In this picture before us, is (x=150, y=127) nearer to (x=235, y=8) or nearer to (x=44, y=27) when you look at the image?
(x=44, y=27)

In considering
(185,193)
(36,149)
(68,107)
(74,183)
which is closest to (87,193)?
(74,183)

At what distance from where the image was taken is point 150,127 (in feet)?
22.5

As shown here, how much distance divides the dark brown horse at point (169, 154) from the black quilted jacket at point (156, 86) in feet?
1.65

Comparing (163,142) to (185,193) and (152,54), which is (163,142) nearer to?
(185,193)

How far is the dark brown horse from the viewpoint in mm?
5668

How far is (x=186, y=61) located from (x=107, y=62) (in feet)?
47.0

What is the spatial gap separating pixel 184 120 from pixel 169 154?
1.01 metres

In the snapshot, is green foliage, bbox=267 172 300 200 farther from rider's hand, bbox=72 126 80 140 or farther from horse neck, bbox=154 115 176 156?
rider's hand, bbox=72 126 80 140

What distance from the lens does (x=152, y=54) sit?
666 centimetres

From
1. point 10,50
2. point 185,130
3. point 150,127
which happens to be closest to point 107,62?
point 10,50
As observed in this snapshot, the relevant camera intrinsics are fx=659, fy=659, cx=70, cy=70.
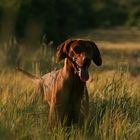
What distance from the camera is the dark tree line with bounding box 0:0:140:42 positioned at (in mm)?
21564

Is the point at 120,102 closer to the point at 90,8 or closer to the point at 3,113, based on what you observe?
the point at 3,113

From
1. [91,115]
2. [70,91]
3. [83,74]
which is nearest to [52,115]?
[70,91]

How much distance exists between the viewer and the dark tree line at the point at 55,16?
70.7ft

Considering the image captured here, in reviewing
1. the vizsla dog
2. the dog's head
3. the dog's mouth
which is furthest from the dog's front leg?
the dog's mouth

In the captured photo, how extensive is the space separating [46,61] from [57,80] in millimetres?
2624

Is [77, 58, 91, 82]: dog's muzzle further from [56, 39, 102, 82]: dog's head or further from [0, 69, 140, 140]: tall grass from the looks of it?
[0, 69, 140, 140]: tall grass

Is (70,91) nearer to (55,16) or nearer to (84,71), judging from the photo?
(84,71)

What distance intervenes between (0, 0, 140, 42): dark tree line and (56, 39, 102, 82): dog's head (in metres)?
2.24

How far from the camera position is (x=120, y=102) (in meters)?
7.09

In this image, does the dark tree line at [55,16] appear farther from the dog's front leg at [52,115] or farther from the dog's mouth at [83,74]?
Answer: the dog's mouth at [83,74]

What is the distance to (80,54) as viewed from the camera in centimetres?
641

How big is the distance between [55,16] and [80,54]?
21.5 meters

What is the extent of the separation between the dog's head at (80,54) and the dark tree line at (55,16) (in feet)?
7.35

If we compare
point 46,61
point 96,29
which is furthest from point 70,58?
point 96,29
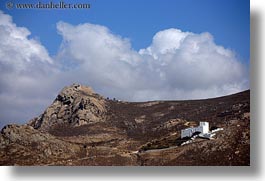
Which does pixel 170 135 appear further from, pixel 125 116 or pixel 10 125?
pixel 10 125

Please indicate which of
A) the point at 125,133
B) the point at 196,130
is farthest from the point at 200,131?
the point at 125,133

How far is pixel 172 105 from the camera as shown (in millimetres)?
12438

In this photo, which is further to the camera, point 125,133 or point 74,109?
point 74,109

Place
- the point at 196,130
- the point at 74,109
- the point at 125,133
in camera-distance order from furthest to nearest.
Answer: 1. the point at 74,109
2. the point at 125,133
3. the point at 196,130

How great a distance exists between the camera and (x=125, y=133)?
505 inches

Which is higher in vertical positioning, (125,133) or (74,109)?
(74,109)

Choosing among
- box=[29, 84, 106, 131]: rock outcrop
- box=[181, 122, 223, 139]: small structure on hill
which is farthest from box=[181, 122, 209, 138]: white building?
box=[29, 84, 106, 131]: rock outcrop

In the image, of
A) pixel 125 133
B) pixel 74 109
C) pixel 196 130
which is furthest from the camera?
pixel 74 109

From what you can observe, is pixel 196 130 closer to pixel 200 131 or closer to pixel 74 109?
pixel 200 131

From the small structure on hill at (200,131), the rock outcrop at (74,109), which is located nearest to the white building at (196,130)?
the small structure on hill at (200,131)

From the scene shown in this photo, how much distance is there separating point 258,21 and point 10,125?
5.42 meters

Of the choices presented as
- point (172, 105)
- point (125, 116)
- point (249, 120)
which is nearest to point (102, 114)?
point (125, 116)

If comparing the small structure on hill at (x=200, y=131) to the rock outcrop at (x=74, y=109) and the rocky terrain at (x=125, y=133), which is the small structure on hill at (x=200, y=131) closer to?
the rocky terrain at (x=125, y=133)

+---+

= WORK TO COMPLETE =
Reproduce the stretch of material from the line containing "How far is (x=186, y=61)" through the line containing "666 centimetres", requests included. In the answers, scale every number (the distances and the bounding-box coordinates) by 0.6, rounding each result to the same number of decimal places as the original, with halves rounded up.

= ANSWER FOR THIS EXERCISE =
How far is (x=186, y=61) located from (x=107, y=62) (in feet)?
28.2

What is the spatial gap separating pixel 184 120 from pixel 169 154?
0.61 metres

In the snapshot, is green foliage, bbox=267 172 300 200 farther from rider's hand, bbox=72 126 80 140 or farther from horse neck, bbox=154 115 176 156?
rider's hand, bbox=43 76 48 84

What distance from the lens does (x=152, y=54) sit?
400 centimetres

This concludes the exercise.